Nous y voici. Ce soir-là, grâce à Salva, j’ai découvert l’univers décalé et fascinant du « nail art ». A priori, et je suis polie, ces fresques ongulaires délirantes me rongent le moral. Pourtant, plongée dans une constante introspection et une analyse méticuleuse de mes moindres pensées, je me posai quelques questions ultimes et bienveillantes sur cette discipline. Dans ce monde désincarné tout triste et plein de mycoses, les art naileuses vont-elles sauver l’humanité? A un certain degré de maturité et de conscience, est-il raisonnable d’envisager son temps libre autrement qu’en se peinturlurant de l’art naïf fluorescent au bout de ses petits doigts potelés?

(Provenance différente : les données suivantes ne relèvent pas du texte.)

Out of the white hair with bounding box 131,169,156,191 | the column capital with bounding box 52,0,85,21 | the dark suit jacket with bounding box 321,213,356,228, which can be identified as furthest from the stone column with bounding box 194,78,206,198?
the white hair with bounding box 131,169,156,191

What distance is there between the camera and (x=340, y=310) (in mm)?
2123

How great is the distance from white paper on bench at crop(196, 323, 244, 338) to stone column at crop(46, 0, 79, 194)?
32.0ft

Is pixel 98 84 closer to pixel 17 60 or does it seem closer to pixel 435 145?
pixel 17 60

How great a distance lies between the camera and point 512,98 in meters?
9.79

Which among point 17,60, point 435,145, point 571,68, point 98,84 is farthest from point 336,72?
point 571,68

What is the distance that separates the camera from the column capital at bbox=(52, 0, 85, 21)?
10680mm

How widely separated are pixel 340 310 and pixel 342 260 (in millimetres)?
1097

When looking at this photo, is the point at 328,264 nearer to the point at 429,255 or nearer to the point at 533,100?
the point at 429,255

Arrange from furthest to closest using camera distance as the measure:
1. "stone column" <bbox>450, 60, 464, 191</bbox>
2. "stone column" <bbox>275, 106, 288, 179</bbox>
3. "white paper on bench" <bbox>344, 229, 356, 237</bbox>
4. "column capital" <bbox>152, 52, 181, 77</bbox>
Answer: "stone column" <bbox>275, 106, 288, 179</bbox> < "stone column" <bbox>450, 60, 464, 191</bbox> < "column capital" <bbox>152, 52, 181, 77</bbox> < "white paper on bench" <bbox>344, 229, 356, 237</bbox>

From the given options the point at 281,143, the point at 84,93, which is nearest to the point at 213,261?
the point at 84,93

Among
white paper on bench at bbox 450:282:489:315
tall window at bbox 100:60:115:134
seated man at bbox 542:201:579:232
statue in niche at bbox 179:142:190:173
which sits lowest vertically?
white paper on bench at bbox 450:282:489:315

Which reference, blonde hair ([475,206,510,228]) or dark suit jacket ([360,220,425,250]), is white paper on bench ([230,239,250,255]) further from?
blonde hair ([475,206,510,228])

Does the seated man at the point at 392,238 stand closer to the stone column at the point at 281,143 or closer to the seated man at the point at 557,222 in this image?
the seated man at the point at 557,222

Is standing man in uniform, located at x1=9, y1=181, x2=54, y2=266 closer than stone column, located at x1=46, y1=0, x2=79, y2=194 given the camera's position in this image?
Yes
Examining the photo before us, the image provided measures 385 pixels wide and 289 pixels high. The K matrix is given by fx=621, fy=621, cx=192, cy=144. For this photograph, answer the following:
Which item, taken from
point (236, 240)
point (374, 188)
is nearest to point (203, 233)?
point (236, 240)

Si je n’en pince pas pour cette pratique, très en vogue chez les jeunes intragrameuses, les actrices porno et les cougars du Nord, reconnaissons cependant le doigté de ces égéries de la vie version licornes. Pendants girly des moines enlumineurs du Nom de la Rose, ces élues autodidactes de l’art plastique font en effet écho à toutes les formes d'expression populaires. Elles incarnent un véritable renouveau et entrent de plain-pied dans « cette confrérie des peintres et peintresses aux mains éblouies (...), les artistes de la grande espérance, les jardiniers miraculeux qui, pour le spectateur, font pousser des fleurs sur le béton. » (André Malraux)

Ô toi qui te gausses à me lire, me voyant basculer dangereusement du côté paillettes de la force, es-tu seulement capable de dessiner des cerisiers en fleurs et en perspective, un mini fac-simile des fresques de Lascaux ou un portrait en pied de Bob l’Eponge sur un ongle, que dis-je, sur dix ongles, de quelques centimètres, avec du vernis et un cure-dents?


Au vu de cette prouesse technique et artistique sans cesse renouvelée (c’est que ça pousse vite, les ongles en gel), j’ose déclarer ici: la guerre des cuticules n’aura pas lieu. Tout simplement parce que je crains de me mettre à dos la vaste communauté des nailistas. C’est qu’elles sont nombreuses ces gredines! Couarde, la seule idée de décéder lacérée par des milliers de griffes extra-longues et vengeresses ornées de mandalas sous MDMA, d’Hello Kitty alcoolisées ou de dauphins cubistes me fait défaillir.

Mystiques de la manucure créative, je vous aime. Et puis je déteste tirer sur les ambulances. Alors, les filles, évitons le clash à coups de top coat, de limes et de ciseaux. Gardez donc les bouleversifiantes photos de vos mains customisées pour vos pairs.
Les oeuvres d’art les plus précieuses sont souvent les plus discrètes. Des bisous.